14. Steckverbindervorrichtung nach Anspruch 12 oder 13,
dadurch gekennzeichnet,
dass bei einer Auslenkung des auslenkbaren Schnapp- oder Rastelements (42) zur Herstellung
der Schnapp- oder Rastverbindung das auslenkbare Schnapp- oder Rastelement (42) in
einer Bewegungsbahn des Sicherungselements (22) zwischen der Ausgangslage und der
Sicherungslage angeordnet ist, und/oder dass das Sicherungselement (22) in der Sicherungslage
eine Auslenkung des auslenkbaren Schnapp- oder Rastelements (42) begrenzt.
15. Steckverbindervorrichtung nach einem der vorhergehenden Ansprüche,
dadurch gekennzeichnet,
dass das Sicherungselement (22) durch Zusammenstecken der Steckverbinderkörper (14, 24)
in die Ausgangslage bewegbar ist.
16. Steckverbindervorrichtung nach Anspruch 15 und einem der Ansprüche 12 bis 14,
dadurch gekennzeichnet,
dass das Sicherungselement (22) durch die Auslenkung des auslenkbaren Schnapp- oder Rastelements
(42) in Richtung der Ausgangslage bewegbar ist.

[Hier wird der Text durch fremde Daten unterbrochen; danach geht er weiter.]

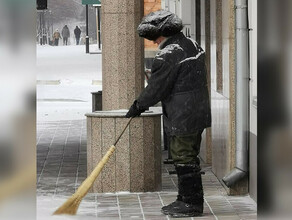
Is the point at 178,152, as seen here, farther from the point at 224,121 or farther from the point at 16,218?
the point at 16,218

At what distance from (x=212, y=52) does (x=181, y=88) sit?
3574 mm

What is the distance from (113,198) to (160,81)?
174 centimetres

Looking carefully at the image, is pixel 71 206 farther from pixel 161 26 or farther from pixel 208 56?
pixel 208 56

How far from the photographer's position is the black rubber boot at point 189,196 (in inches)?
300

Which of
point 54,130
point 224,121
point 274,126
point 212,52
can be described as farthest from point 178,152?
point 54,130

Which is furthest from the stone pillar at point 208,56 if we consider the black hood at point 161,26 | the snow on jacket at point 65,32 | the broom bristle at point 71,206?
the snow on jacket at point 65,32

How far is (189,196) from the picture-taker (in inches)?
302

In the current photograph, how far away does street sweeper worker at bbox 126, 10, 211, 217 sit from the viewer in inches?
290

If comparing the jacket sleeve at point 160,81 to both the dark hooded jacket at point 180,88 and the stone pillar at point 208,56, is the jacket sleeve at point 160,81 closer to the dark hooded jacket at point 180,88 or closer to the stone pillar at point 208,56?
the dark hooded jacket at point 180,88

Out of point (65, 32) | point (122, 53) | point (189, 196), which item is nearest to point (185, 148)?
point (189, 196)

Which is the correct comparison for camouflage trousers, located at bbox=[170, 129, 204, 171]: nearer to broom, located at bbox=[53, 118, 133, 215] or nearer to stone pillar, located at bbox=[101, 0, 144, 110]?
broom, located at bbox=[53, 118, 133, 215]

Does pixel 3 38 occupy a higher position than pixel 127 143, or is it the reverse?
pixel 3 38

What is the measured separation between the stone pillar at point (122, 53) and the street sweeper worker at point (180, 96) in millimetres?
1543

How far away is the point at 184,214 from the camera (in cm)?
764
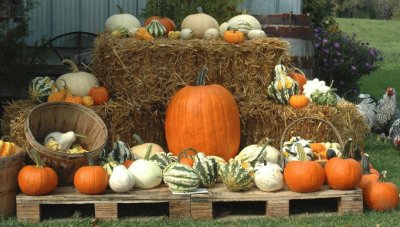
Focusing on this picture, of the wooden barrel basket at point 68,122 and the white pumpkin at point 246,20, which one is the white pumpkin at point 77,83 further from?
the white pumpkin at point 246,20

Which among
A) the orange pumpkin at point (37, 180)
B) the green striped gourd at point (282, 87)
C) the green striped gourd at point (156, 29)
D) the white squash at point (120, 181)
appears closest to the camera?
the orange pumpkin at point (37, 180)

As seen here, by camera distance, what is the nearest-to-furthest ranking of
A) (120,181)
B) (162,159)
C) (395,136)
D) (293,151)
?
(120,181)
(162,159)
(293,151)
(395,136)

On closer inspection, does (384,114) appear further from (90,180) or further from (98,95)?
(90,180)

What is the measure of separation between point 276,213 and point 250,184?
0.32 m

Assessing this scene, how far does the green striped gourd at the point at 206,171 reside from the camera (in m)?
5.54

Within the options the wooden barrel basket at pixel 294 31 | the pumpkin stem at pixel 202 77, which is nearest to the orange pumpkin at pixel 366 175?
the pumpkin stem at pixel 202 77

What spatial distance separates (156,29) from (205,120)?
1168mm

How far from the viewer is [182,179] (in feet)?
17.5

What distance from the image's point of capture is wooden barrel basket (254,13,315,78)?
8391mm

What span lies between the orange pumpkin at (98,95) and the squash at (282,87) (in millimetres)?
1576

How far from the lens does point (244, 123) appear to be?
691cm

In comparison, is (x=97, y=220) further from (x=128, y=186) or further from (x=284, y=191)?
(x=284, y=191)

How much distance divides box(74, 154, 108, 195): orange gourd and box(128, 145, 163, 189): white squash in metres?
0.25

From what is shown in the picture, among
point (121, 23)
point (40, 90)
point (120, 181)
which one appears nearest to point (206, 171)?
point (120, 181)
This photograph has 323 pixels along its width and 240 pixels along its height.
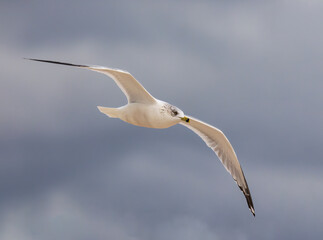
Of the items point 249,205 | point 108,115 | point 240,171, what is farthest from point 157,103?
point 249,205

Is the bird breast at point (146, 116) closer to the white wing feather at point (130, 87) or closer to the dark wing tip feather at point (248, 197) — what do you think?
the white wing feather at point (130, 87)

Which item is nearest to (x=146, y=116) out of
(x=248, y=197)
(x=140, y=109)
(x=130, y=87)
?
(x=140, y=109)

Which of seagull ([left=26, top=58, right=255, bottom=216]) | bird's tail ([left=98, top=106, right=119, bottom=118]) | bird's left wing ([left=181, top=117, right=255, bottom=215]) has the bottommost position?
bird's left wing ([left=181, top=117, right=255, bottom=215])

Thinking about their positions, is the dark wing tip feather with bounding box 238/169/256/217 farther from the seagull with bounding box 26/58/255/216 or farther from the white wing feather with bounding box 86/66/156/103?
the white wing feather with bounding box 86/66/156/103

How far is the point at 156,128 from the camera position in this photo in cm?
1309

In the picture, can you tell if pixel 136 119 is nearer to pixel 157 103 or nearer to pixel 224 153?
pixel 157 103

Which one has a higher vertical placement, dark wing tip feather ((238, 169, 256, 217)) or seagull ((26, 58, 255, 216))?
seagull ((26, 58, 255, 216))

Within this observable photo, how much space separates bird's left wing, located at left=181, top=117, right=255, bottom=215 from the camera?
15.9 meters

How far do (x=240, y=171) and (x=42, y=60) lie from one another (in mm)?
8002

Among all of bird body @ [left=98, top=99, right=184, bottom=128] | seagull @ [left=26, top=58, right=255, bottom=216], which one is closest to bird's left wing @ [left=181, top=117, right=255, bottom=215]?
seagull @ [left=26, top=58, right=255, bottom=216]

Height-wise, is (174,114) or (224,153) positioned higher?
(174,114)

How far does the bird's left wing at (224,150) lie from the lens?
15.9 meters

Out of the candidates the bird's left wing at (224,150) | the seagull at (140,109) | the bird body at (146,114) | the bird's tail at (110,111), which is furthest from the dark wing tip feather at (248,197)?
the bird's tail at (110,111)

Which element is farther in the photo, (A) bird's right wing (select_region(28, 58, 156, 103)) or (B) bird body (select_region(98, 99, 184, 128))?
(B) bird body (select_region(98, 99, 184, 128))
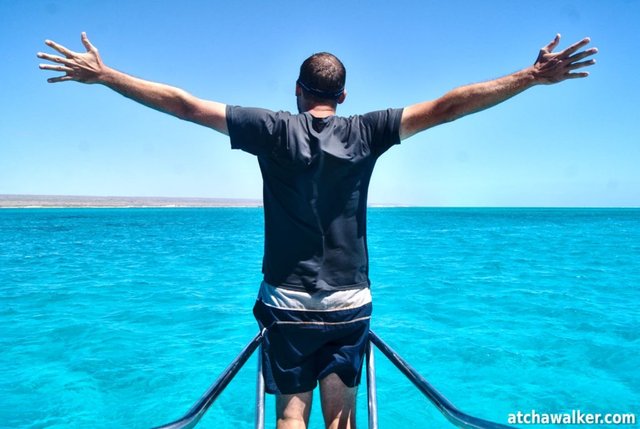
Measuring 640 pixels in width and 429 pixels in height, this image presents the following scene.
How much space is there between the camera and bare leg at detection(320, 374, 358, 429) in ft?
7.37

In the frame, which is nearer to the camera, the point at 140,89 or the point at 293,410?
the point at 140,89

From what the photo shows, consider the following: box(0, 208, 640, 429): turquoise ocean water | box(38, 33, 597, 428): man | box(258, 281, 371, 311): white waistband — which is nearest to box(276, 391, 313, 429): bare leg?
box(38, 33, 597, 428): man

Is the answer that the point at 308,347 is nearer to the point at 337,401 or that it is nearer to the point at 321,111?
the point at 337,401

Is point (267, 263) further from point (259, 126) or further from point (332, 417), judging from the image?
point (332, 417)

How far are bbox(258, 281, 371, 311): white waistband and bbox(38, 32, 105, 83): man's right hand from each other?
52.4 inches

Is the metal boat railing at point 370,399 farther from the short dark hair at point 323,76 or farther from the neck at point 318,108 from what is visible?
the short dark hair at point 323,76

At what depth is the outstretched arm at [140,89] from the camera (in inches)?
81.1

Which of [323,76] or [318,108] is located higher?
[323,76]

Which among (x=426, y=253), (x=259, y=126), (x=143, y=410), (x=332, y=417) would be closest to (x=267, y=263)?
(x=259, y=126)

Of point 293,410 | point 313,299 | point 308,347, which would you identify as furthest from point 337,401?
point 313,299

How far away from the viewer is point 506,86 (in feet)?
6.64

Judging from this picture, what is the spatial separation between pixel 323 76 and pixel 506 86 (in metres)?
0.86

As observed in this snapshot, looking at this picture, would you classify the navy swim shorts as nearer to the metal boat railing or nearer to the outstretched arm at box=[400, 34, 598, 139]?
the metal boat railing

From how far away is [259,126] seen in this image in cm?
202
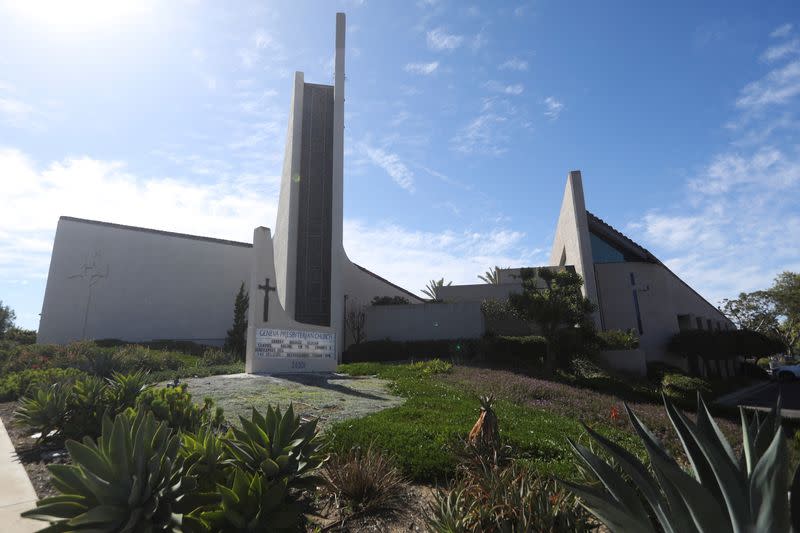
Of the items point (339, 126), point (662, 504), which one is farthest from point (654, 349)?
point (662, 504)

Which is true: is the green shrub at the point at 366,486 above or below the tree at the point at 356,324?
below

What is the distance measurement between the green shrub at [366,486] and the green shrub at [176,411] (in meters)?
1.70

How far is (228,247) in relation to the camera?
2884cm

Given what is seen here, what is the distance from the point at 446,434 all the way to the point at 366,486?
1.99 meters

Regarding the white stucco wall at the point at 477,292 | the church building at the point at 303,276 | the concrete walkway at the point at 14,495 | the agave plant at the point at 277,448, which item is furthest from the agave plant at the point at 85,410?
the white stucco wall at the point at 477,292

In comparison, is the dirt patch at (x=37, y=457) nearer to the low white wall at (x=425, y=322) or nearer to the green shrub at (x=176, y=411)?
the green shrub at (x=176, y=411)

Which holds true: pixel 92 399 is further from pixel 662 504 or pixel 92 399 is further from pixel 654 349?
pixel 654 349

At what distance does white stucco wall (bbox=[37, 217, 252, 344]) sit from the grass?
21.6 meters

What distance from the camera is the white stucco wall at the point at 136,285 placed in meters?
24.1

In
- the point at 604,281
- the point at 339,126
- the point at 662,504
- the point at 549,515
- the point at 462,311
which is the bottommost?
the point at 549,515

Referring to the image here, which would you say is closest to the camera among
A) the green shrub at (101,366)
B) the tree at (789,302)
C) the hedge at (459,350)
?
the green shrub at (101,366)

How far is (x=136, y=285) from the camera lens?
84.1 feet

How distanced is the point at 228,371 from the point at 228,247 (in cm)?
1641

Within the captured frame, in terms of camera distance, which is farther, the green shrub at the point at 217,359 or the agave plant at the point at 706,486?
the green shrub at the point at 217,359
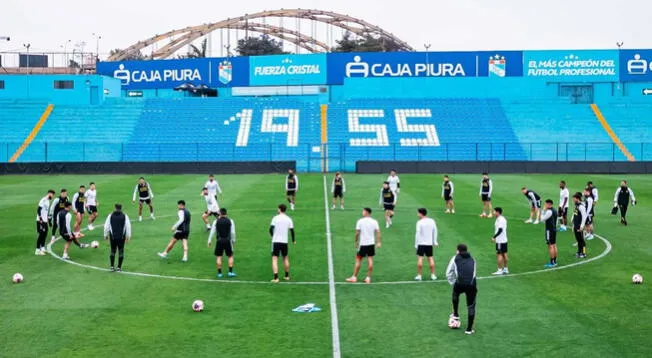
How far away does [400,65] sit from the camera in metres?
81.9

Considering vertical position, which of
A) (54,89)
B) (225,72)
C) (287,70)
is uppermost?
(287,70)

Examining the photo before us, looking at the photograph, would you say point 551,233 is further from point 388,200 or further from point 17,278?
point 17,278

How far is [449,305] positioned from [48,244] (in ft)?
50.4

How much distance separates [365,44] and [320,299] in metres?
116

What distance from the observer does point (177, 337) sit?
15.4 m

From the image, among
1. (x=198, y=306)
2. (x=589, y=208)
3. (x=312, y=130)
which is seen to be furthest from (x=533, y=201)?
(x=312, y=130)

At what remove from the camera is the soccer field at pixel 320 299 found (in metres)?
14.9

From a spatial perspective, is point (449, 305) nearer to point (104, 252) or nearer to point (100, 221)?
point (104, 252)

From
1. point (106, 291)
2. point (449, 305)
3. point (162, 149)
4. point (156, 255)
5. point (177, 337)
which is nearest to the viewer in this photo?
point (177, 337)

17. Steckverbindervorrichtung nach Anspruch 15 oder 16 und einem der Ansprüche 12 bis
14,
dadurch gekennzeichnet,
dass das Sicherungselement (22) an dem auslenkbaren Schnapp- oder Rastelement (42), das
an einem der Steckverbinderkörper (14) gehalten ist, geführt ist, und
dass an dem anderen Steckverbinderkörper (24) ein Vorsprung (82) vorgesehen ist, der eine
Bewegung des Sicherungselements (22) relativ zu dem Steckverbinderkörper (14), an
dem es geführt ist, beim Zusammenstecken der Steckverbinderkörper (14, 24) und bei
Auslenkung des auslenkbaren Schnapp- oder Rastelements (42) begrenzt.
18. Steckverbindervorrichtung nach Anspruch 17,
dadurch gekennzeichnet,
dass ein weiterer Anschlag (42) in Richtung der Auslenkung vorgesehen ist, unter den das
Sicherungselement (22) bei Bewegung in die Sicherungslage bewegbar ist und mittels
dessen eine Auslenkung des auslenkbaren Schnapp- oder Rastelements (42) und des daran
geführten Sicherungselements (22) in der Sicherungslage begrenzbar ist.